David Whitley, The Tampa Tribune, published 22 September 1997

Wonder what Jimmy Johnson thinks now? He could have had Mr. Quarterback, Trent Dilfer. He could have been wearing that fashionable red and pewter on Sunday night. It's a little early to say Johnson made a bad career move, but it's becoming apparent he miscalculated on a couple of things. Maybe Dilfer can be a pretty good quarterback. And maybe Tampa Bay can become a power before Miami, especially now that Tony Dungy is leading the salvage operation.

One thing Dungy has done is give Dilfer some help, which is more than Dan Marino can say. That's not the only reason there's been a titanic power shift from Florida's east coast to the west, but it's a big one. The nice story line going into Sunday's game was the quarterback body- snatching. Dilfer was leading the NFC in passing, which made Johnson's low- ball estimation of him two years ago look pretty off-base. There were no hard feelings, mainly because Johnson was right. Dilfer told him so before the game. "Everything you said was fair," Dilfer said. "I hadn't earned it yet." Four touchdown passes later, he'd earned something. Like the knowledge he could have played for Johnson, though he probably wouldn't want to. Not with what Johnson has given Marino to work with.

Give Marino help like Warrick Dunn, Reidel Anthony and Mike Alstott, and the reports of his demise would be greatly exaggerated. Give them to Dilfer, and look what's happening. He continued his evolution from quarterback caterpillar to butterfly on Sunday, completing 13 of his first 15 passes. The only Dilfer relapse was an interception to Zach Thomas. That broke a string of 92 throws without an interception. Didn't Dilfer go 92 throws without a completion a couple of years ago? Those memories are fading fast, sort of like the ones of Marino the Magnificent.

Then again, you try throwing touchdowns to the fragile hands of Fred Barnett and Brian Manning. You have to feel sorry for Marino. He stands in the pocket on his creaky legs like the last great gunslinger and keeps firing away, but the battle seems futile, even embarrassing for a legend of his stature. For that, he partially can thank Johnson for surrounding him with guys who are either past their prime or will never have one. Johnson undoubtedly has a master plan to solve this mess. Unfortunately for Marino, it is not synchronised with his body clock. After 15 seasons, he is winding down while Johnson spins his coaching wheels.

A defining moment came in the second quarter when Marino threw a perfect 20-yard pass to Manning. It bounced off the rookie's hands. Marino just clapped in Manning's direction and kept firing. That he still can do. Marino dropping back and surveying the field still makes defensive co-ordinators swallow their hearts. He completed his next six passes as the Dolphins made it 14-7 at halftime.

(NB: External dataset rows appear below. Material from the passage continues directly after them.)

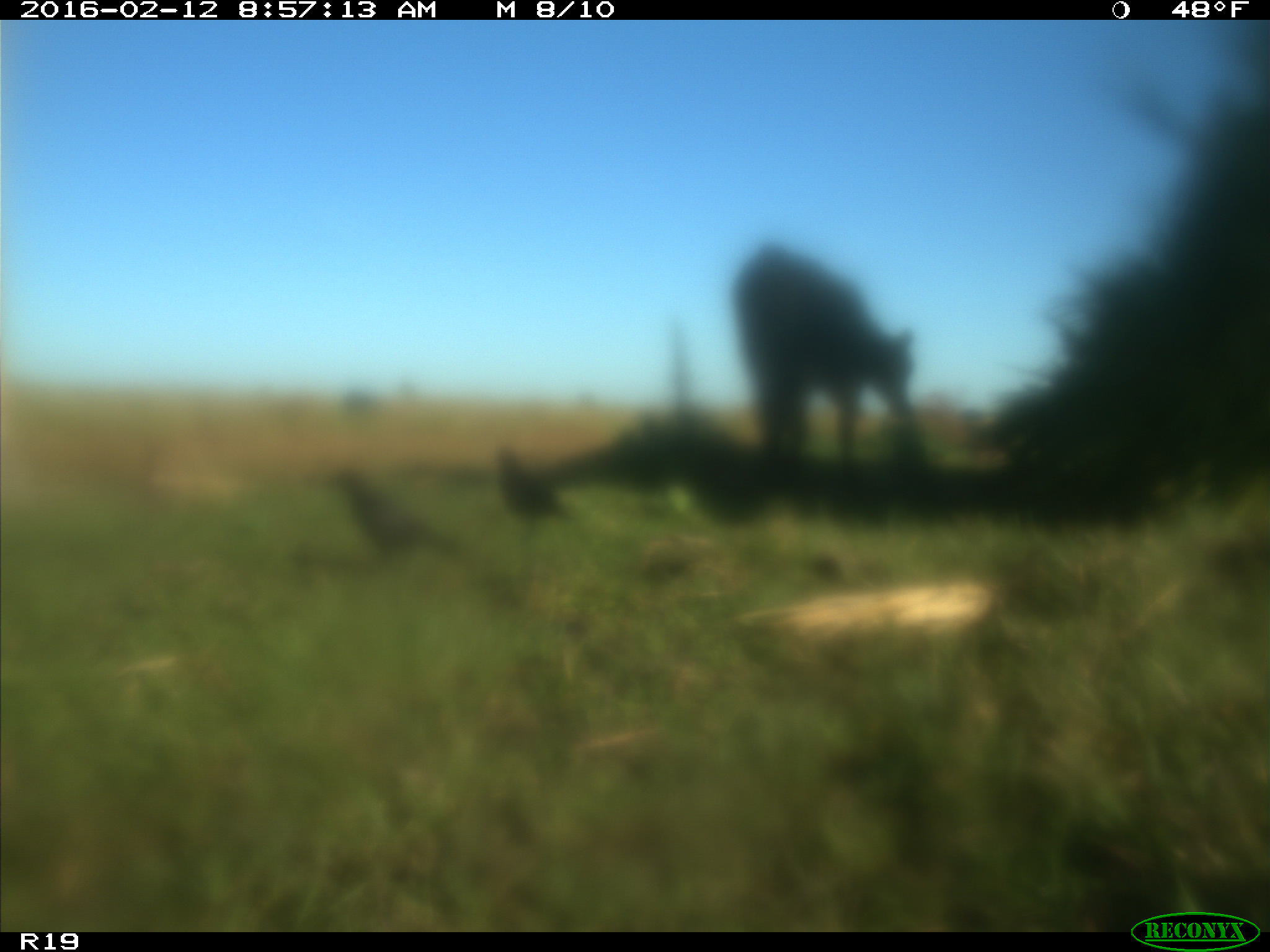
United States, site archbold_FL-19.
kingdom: Animalia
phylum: Chordata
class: Mammalia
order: Artiodactyla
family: Bovidae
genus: Bos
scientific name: Bos taurus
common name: domestic cow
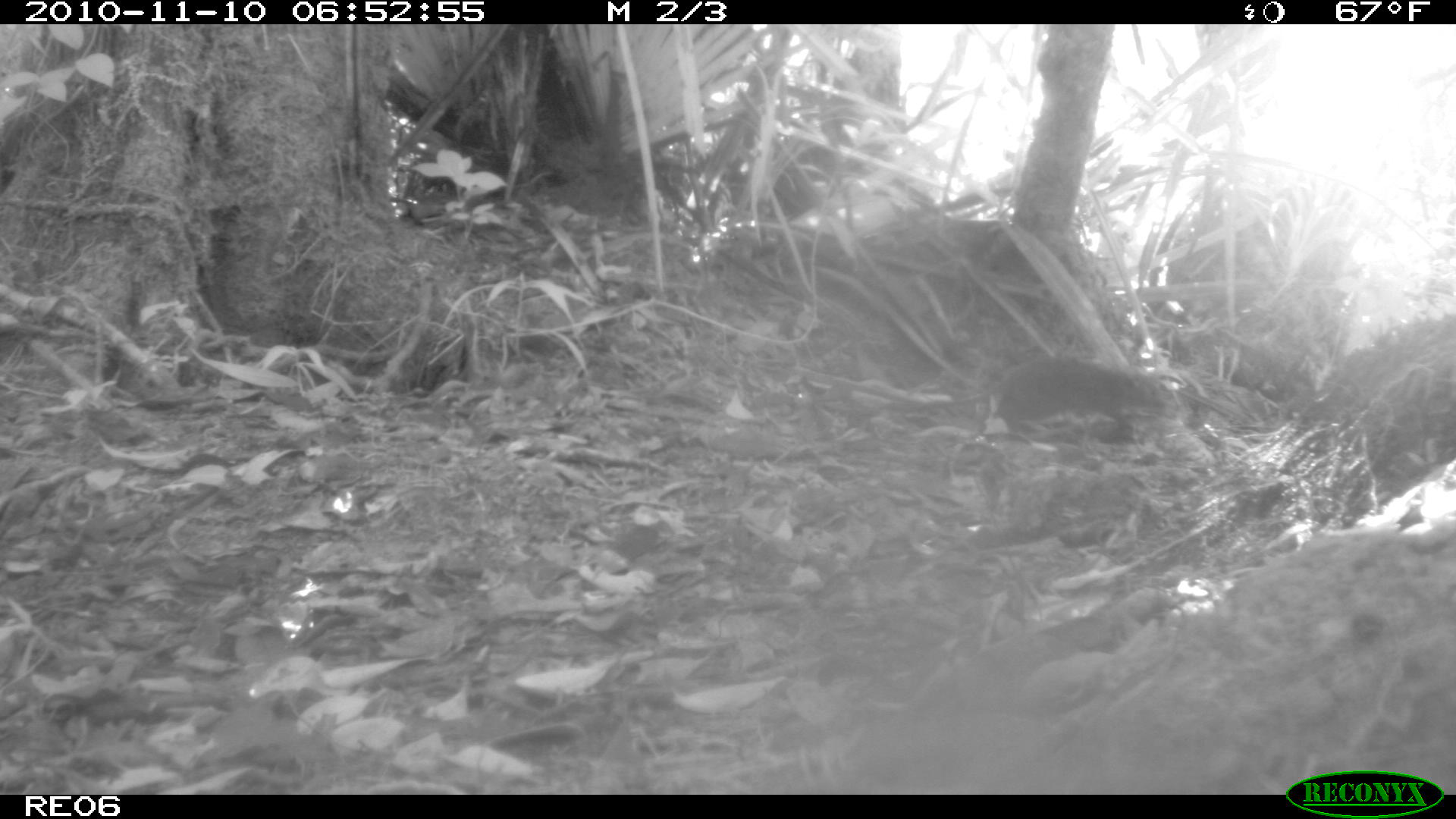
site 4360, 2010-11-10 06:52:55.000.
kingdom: Animalia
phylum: Chordata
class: Mammalia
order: Rodentia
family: Muridae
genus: Rattus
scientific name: Rattus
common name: rodent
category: unknown rat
Unknown rat (rodent) (Rattus), count 1.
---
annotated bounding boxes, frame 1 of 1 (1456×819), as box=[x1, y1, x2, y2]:
unknown rat: box=[993, 356, 1167, 441]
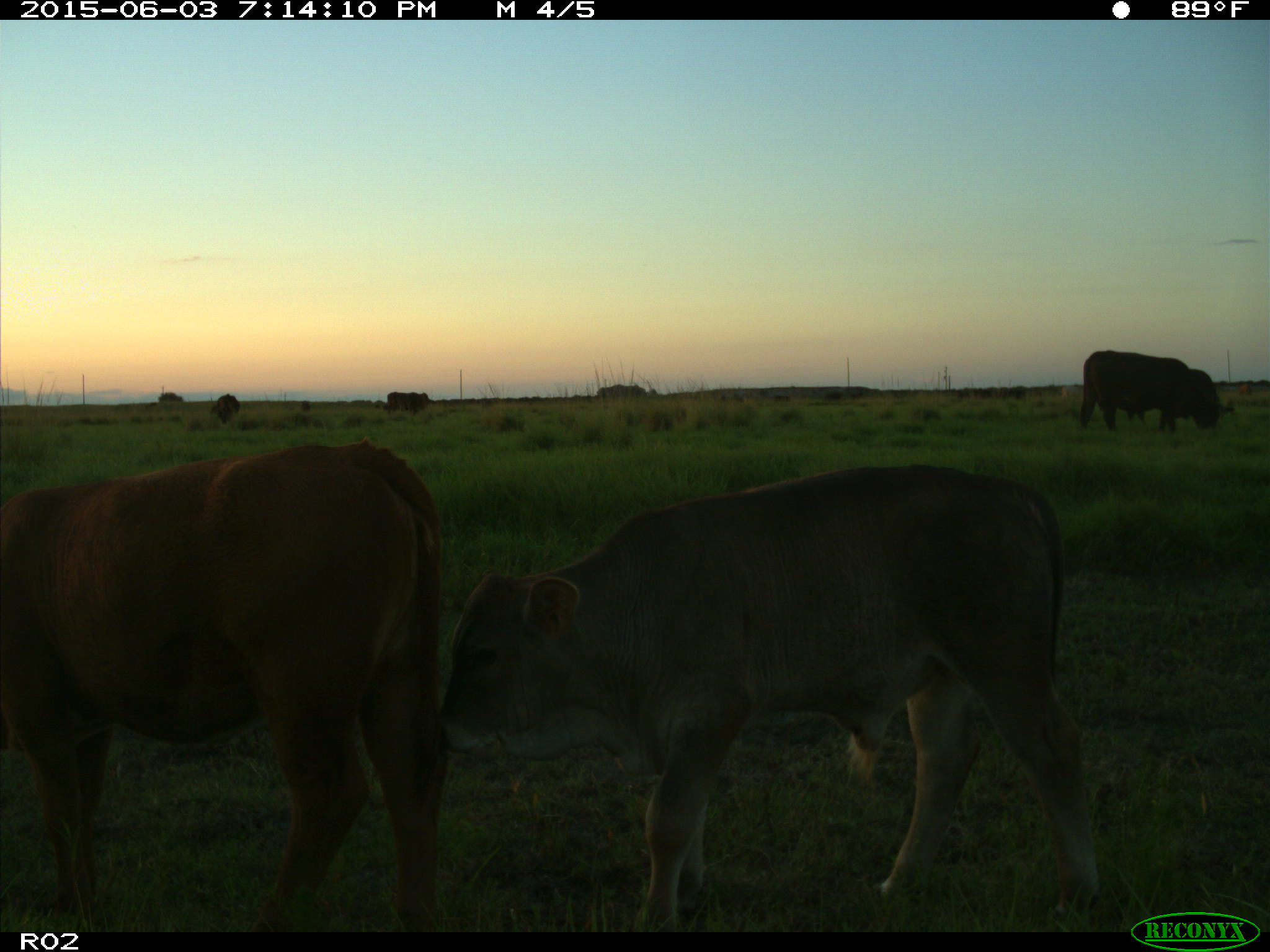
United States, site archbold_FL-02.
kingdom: Animalia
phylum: Chordata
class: Mammalia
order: Artiodactyla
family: Bovidae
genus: Bos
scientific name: Bos taurus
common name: domestic cow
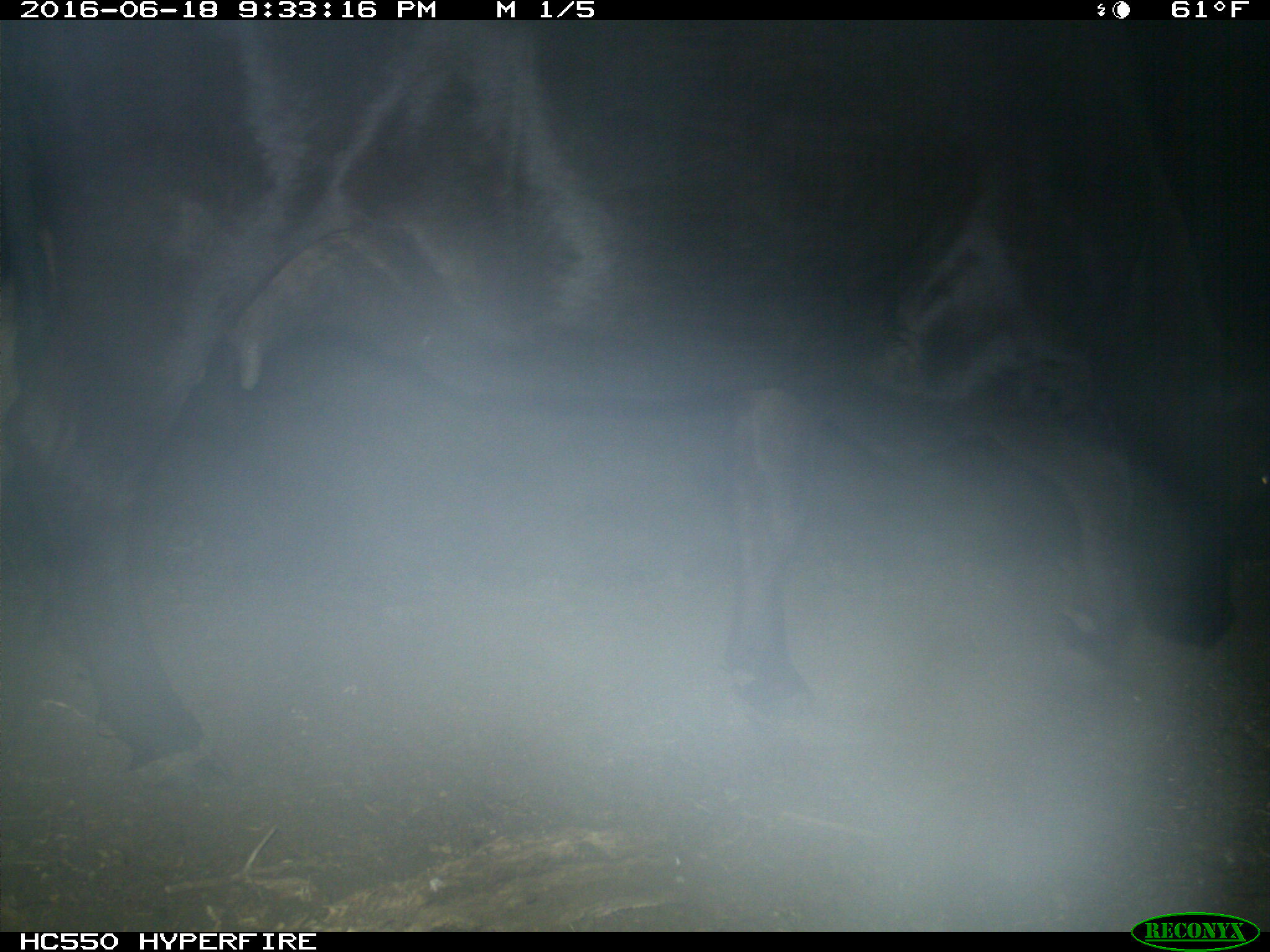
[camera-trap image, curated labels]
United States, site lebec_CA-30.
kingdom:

The news Sunday was that Dilfer is now giving opponents the same feeling. His 38-yard touchdown pass to Anthony was Marinoesque. Maybe we should stop being surprised at such things, but it's still too soon to let old notions totally die. They came back briefly when Dilfer chunked a ball so far away he was called for intentional grounding. That gave the Bucs a third-and-29 at Miami's 42. What's a quarterback to do? These days, he just flips it out to Dunn and lets good things happen. Like a 58-yard score that clinched the game. "I was kind of embarrassed because of the play I'd made before," Dilfer said. No problem. Dungy has given him the help he needs to avoid all sorts of embarrassment. Marino can only look on and wish he was so luck.